# Upgrading to vllm >= 0.7

Note: verl+vllm 0.8.3 is now stable. Please see ``docs/README_vllm0.8.md`` for upgrade guide.

## Installation

Note: At time of writing, verl+vllm 0.7.x supports **FSDP** for training and **vLLM** for rollout.

```
# Create the conda environment
conda create -n verl python==3.10
conda activate verl

# Install verl
git clone XXXX
cd verl
pip3 install -e .

# Install the latest stable version of vLLM
pip3 install vllm==0.7.3 

# Install flash-attn
pip3 install flash-attn --no-build-isolation

```

Note that if you are installing lower versions of vLLM (0.7.0, 0.7.1, 0.7.2), you need to make some tiny patches manually on vllm (/path/to/site-packages/vllm after installation) after the above steps:

- vllm/distributed/parallel_state.py: Remove the assertion below:

```
if (world_size
        != tensor_model_parallel_size * pipeline_model_parallel_size):
    raise RuntimeError(
        f"world_size ({world_size}) is not equal to "
        f"tensor_model_parallel_size ({tensor_model_parallel_size}) x "
        f"pipeline_model_parallel_size ({pipeline_model_parallel_size})")

```

- vllm/executor/uniproc_executor.py: change `local_rank = rank` to `local_rank = int(os.environ["LOCAL_RANK"])`
- vllm/model_executor/model_loader/weight_utils.py: remove the `torch.cuda.empty_cache()` in `pt_weights_iterator`

## Features

### Use cuda graph

After installation, examples using FSDP as training backends can be used. By default, the `enforce_eager` is set to True, which disables the cuda graph.

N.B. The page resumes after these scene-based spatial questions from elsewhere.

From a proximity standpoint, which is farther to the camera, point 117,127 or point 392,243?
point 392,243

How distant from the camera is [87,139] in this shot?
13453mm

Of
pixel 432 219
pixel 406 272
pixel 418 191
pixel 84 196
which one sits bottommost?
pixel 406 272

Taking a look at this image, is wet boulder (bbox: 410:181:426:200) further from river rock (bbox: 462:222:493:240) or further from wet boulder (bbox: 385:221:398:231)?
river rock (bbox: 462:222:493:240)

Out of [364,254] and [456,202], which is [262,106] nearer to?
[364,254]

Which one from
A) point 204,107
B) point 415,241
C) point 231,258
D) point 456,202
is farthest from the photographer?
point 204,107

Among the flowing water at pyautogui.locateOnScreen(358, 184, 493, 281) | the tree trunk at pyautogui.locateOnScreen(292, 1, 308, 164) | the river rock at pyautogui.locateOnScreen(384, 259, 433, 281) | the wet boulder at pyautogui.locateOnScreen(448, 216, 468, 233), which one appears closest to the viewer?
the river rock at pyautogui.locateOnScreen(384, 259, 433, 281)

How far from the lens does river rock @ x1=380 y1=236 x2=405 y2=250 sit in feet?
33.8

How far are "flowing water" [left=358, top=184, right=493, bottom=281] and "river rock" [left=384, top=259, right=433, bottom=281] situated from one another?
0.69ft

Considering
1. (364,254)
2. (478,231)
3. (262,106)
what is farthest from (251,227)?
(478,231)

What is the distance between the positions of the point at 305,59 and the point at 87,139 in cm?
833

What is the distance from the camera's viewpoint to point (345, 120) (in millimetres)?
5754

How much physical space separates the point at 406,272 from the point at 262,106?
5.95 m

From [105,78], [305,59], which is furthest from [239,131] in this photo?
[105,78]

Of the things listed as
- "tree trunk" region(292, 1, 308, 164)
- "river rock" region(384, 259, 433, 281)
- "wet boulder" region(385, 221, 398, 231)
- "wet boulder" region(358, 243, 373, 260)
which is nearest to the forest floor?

To enjoy cuda graphs and the sleep mode of vLLM>=0.7, add the following lines to the bash script:

```
actor_rollout_ref.rollout.enforce_eager=False \
actor_rollout_ref.rollout.free_cache_engine=True \

```

For a typical job like examples/ppo_trainer/run_qwen2-7b_seq_balance.sh, the rollout generation time is 85 seconds with vLLM0.7.0. By enabling the cudagraph, the generation duration is further reduced to 62 seconds.

**Note:** Currently, if the `n` is greater than 1 in `SamplingParams` in vLLM>=0.7, there is a potential performance issue on the stability of rollout generation time (Some iterations would see generation time bursts) using vLLM's V0 Engine.

### Use vLLM V1 Engine

Using the vLLM V1 engine can avoid instability issues and achieve additional performance improvements. To use the V1 engine, you can first uninstall the previously installed vLLM and then follow the steps below to install the newer version.

```
git clone XXXX
cd vllm
git checkout 2275784
sed -i "903a\    data_parallel_size = world_size // pipeline_model_parallel_size // tensor_model_parallel_size" ./vllm/distributed/parallel_state.py
VLLM_USE_PRECOMPILED=1 pip install --editable .
```

Then you can enable the V1 engine by setting `export VLLM_USE_V1=1`. In some benchmark tests, the V1 engine demonstrates a 1.5x speed improvement over the vLLM V0 engine.
The stable support of the vLLM V1 engine is available on verl main.